National Battle Brewing Over Cal's Climate Law
California has been a trailblazer in environmental regulation, and has generally made it look easy.
Its sweeping climate law, AB32, was a benchmark even in the greenest state. Up to now, implementation has proceeded apace. A green building standard was approved; a cap-and-trade regime was established — though not implemented; and emissions monitors have begun to be installed around the state.
But, spurred by obscure Republican state legislator Dan Logue, a battle is now brewing over the law that will likely get very, very ugly.
In California, almost any legal matter can be put directly before the voters as a ballot measure. Which sounds like democracy in action until you see how misleading ad campaigns — which can now, thanks to an activist right-wing Supreme Court, draw unlimited funding from the corporations the laws would affect — push public opinion toward small-mindedness and economic fears. Out-of-state funding also often drives the debate.

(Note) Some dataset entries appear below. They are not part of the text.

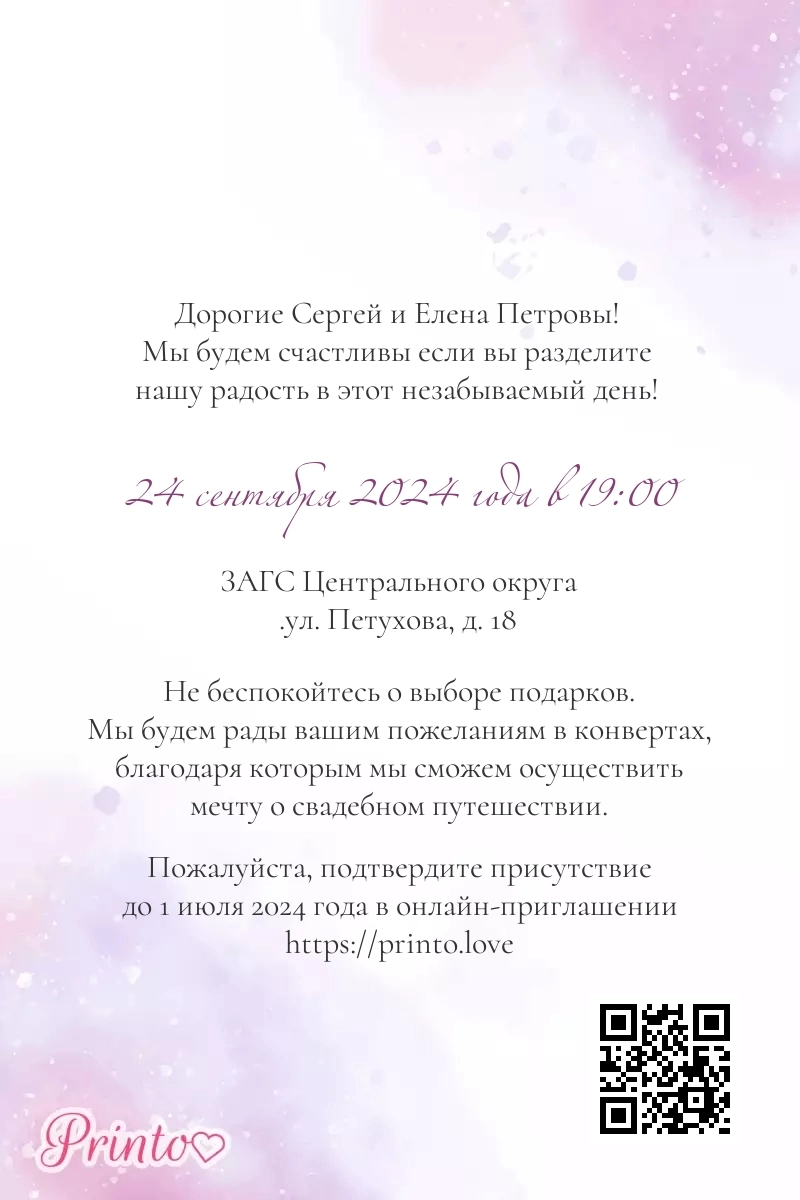 Дорогие Сергей и Елена Петровы!
Мы будем счастливы если вы разделите
нашу радость в этот незабываемый день!

24 сентября 2024 года в 19:00

ЗАГС Центрального округа
.ул. Петухова, д. 18

Не беспокойтесь о выборе подарков. Мы будем рады вашим пожеланиям в конвертах, благодаря которым мы сможем осуществить мечту о свадебном путешествии.

Пожалуйста, подтвердите присутствие до 1 июля 2024 года в онлайн-приглашении https://printo.love

Printo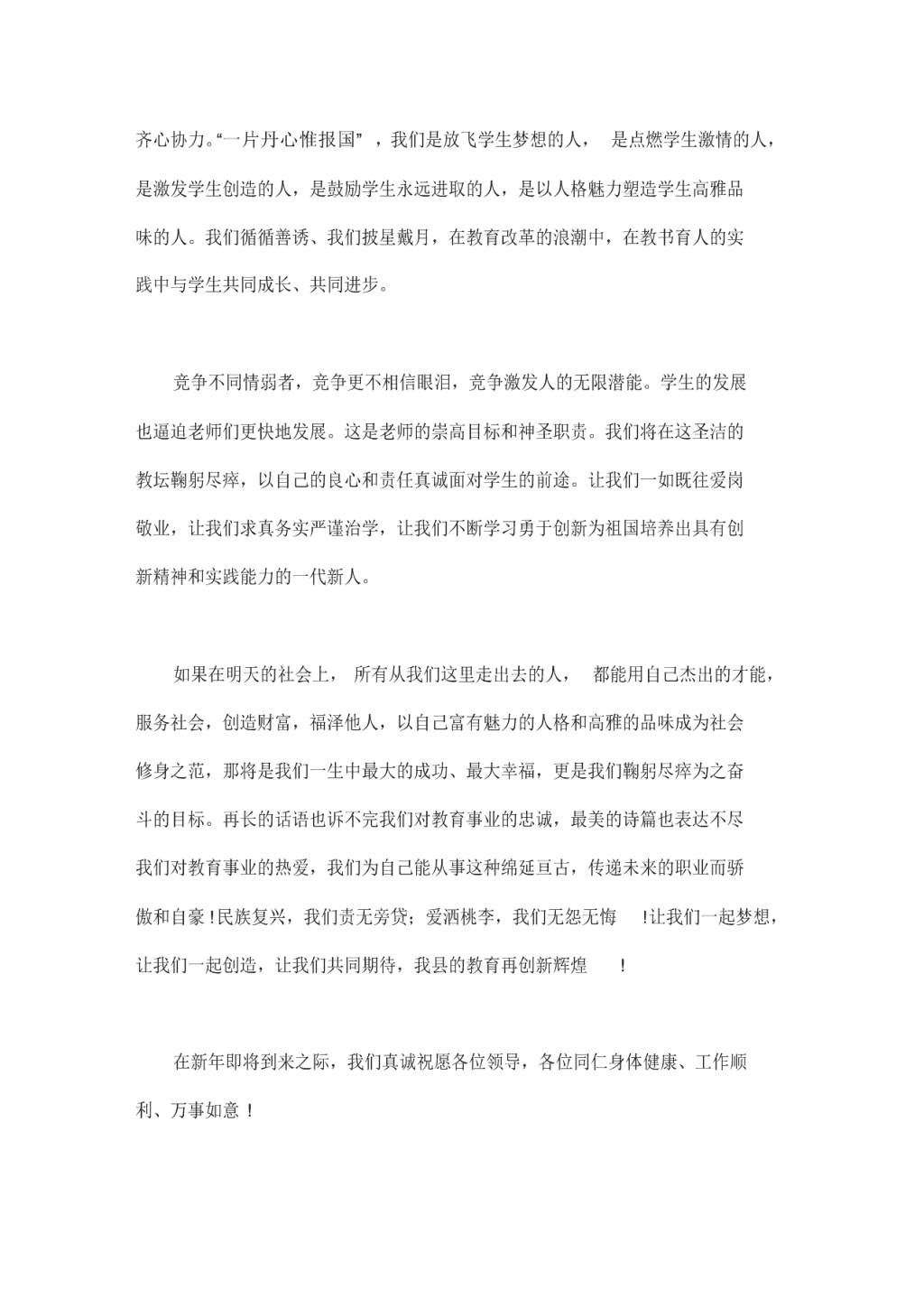 齐心协力。“一片丹心惟报国”，我们是放飞学生梦想的人，是点燃学生激情的人，是激发学生创造的人，是鼓励学生永远进取的人，是以人格魅力塑造学生高雅品味的人。我们循循善诱、我们披星戴月，在教育改革的浪潮中，在教书育人的实践中与学生共同成长、共同进步。

竞争不同情弱者，竞争更不相信眼泪，竞争激发人的无限潜能。学生的发展也逼迫老师们更快地发展。这是老师的崇高目标和神圣职责。我们将在这圣洁的教坛鞠躬尽瘁，以自己的良心和责任真诚面对学生的前途。让我们一如既往爱岗敬业，让我们求真务实严谨治学，让我们不断学习勇于创新为祖国培养出具有创新精神和实践能力的一代新人。

如果在明天的社会上，所有从我们这里走出去的人，都能用自己杰出的才能，服务社会，创造财富，福泽他人，以自己富有魅力的人格和高雅的品味成为社会修身之范，那将是我们一生中最大的成功、最大幸福，更是我们鞠躬尽瘁为之奋斗的目标。再长的话语也诉不完我们对教育事业的忠诚，最美的诗篇也表达不尽我们对教育事业的热爱，我们为自己能从事这种绵延亘古，传递未来的职业而骄傲和自豪！民族复兴，我们责无旁贷；爱洒桃李，我们无怨无悔！让我们一起梦想，让我们一起创造，让我们共同期待，我县的教育再创新辉煌！

在新年即将到来之际，我们真诚祝愿各位领导，各位同仁身体健康、工作顺利、万事如意！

Prop 8 is a well known example, but perhaps a more pointed example in this case is Prop 87, which would have taxed oil and gas companies on the resources they pulled from the state and invested the money in clean energy. Oil and gas companies poured money by the tanker-load into the campaign, convincing voters that it would cause their gas prices to go up. Funny thing about that: The law specifically forbade companies from passing the cost of the tax onto consumers.
Logue's battle against AB32 is being piloted by the Orwellian-monickered People's Advocate, a group that specializes in manipulating Californians into populist votes that hurt them in the long run: It was behind the notorious Prop 13, which capped property taxes and has hamstrung the state budget process every year since.
"We are on fire," Logue told the L.A. Times. "People are calling from all over the country. This will be the most intense campaign the state has seen in 50 years."
The hit on AB32 will portray the measure as a job-killer. Indeed, Logue initially tried to call his repeal the California Jobs Initiative, a ploy that Attorney General Jerry Brown has already nixed. The repeal would remain effective until the state's unemployment rate dipped below 5.5 percent — where it hasn't been since the recession began — and stayed there for at least a year.
Never mind that all the evidence suggests that greening the state's economy has and will continue to create jobs.
If that's not enough evidence that rhetoric trumps reality in this campaign, talk radio has taken to referring to the emissions-reduction law as "the global-warming final solution act" promoted by "fascist, Nazi" officials.